In the education program, the crux of the whole thing is student teaching. In undergrad, it was more nerve racking, but when I had to do it this time, it was more annoying. I had to leave my job for seven weeks, so I could go teach somewhere else, because I could not do it in my own classroom, and my years of experience did not count. It was a long and stressful seven weeks that started in the middle of January, and it finished after the first week in March. I just finished my first week back at my job, and it is so great to be back. I missed it dearly. Here are five things I learned.
1. At this point in my teaching career, it is a lot easier to just stand up there and teach with minimal prep. The first week there, my teacher asked me if I wanted to lead the positivity project, which is basically watch a video about a positive character trait, and then discuss it as a class. So I just went up there and led it without really knowing anything going into it, and this can be said many times over. I would be given whatever worksheet for math or language arts, and then a few minutes later I would help to lead the group though it. There is just a level of comfort now to leading a lesson or part of a lesson that definitely was not there the first time I student taught. It also has become natural to improvise and assist the students in the most helpful way. It is probably the skill that I have grown the most in my years of teaching.
2. EdTPA is still the worst thing ever to be created for teachers. New York state decided that EdTPA was no longer required to become certified, so I thought I was lucky and would not have to do it, but I was wrong. Each college gets to decide which certification test they want their school to use, and of course Syracuse ended up staying with EdTPA. I literally have never heard of a single professor at Syracuse who likes EdTPA, they all say that it has some serious inequalities. Also so many of the questions are so repetitive and barely understandable. It was so hard to motivate myself to get through it. So many times, I would pull it up and stare at it and just walk away because I could not stand deciphering what it was asking. Teaching does not make me want to quit teaching, but both times I had to do EdTPA I thought about quitting teaching.
3. Having every inch of a lesson be dissected and critiqued sucks. Part of student teaching is being observed three times by an advisor, a person who had basically taught all their life, and now they go and observe and tell you how to be a good teacher. I had to send three lesson plans for math, three for language arts, and three for social studies, and it did not matter what I did or how detailed it was, they were just never good enough. Then when I would teach the lesson, and she would come and observe there was always a long list of things as well. Of course, the one lesson of all student teaching that did not go as I envisioned it in my head was one of the three that she came and saw. It ate me up for a week. If she literally would have come the day before or the day after, it would have been perfect, but that is not the ways things go. In undergrad, Dr. Morgan said no significant teaching can occur without a significant relationship, and I did not feel like I had a relationship with her at all, so everything felt so critical instead of helpful. She did end up giving me all 4s, which was the highest score, and I was shocked. I thought for sure she was going to give me 2s and 3s, but instead she was really nice at the end, so she grew on me, but at that point it did not really matter, because there were no more observations. I felt more like I was trying to play a game by her rules than teach. That is not to say that she was unhelpful, but we just did not click.

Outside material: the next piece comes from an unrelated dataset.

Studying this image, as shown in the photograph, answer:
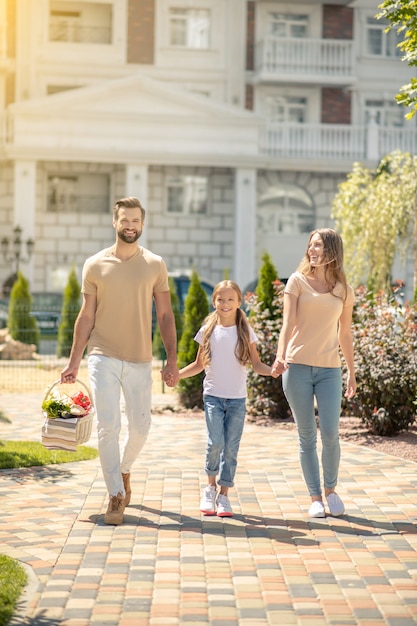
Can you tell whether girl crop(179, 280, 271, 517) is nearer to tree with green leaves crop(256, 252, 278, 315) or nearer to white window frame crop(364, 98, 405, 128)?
tree with green leaves crop(256, 252, 278, 315)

4. Classroom Management is still not my strong suit. This reminded me way more of my one year of teaching seventh grade than it did of teaching preschool, which was surprising considering they are closer to preschoolers than they are seventh graders. There were some behaviors that needed to be dealt with pretty regularly, and although I think I did a decent job of handling them, it still gets to me at times, which is where the real stress from student teaching would come from. There were some second graders that just wanted to argue about everything, and it was so confusing. Even with my gentle approach of de-escalation some of the sass I would get back would still confound me. I have improved greatly in my ability to address and deal with behaviors since teaching seventh grade, but there are definitely times when I wish I had a stronger voice.
5. The weirdest thing I have had to come to terms with my first week back to my job is that it is okay to go home and not feel super stressed. I was listening to an old South Beach Session, where Dan LeBatard was interviewing Pablo Torre about his decision to leave ESPN and join Dan. He said he wanted to work somewhere he would have fun, and my first week back, even from the first day, it felt so different than student teaching in a positive way. I was back working with the people I know and am friends with, and I was having fun. It is still not an easy job, but it is much more enjoyable than student teaching, but for whatever reason, I would go home, and it felt weird. I think that I had gotten into the mode of needing to feel stressed to feel like I had accomplished something at work, because that is just the way it was for those seven weeks. So I felt like I was not doing enough, but I just have to get back into the mindset of just because it is not stressful does not mean it is not successful.
I think one of the biggest problems with all of this is that I was not able to run while student teaching, and that is my biggest way of destressing. So would I have had a more enjoyable time if this was the case? Probably, but going into it, I was already pretty down on the idea of leaving my job for seven weeks, and there is a quote from Lincoln that says most people are about as happy as they choose to be, and at that point, I think I had already chosen to be unhappy. I take a big share of blame for that. I still have to do another round of student teaching, but this time, I will get to do it in my school, just not my room, because semantics.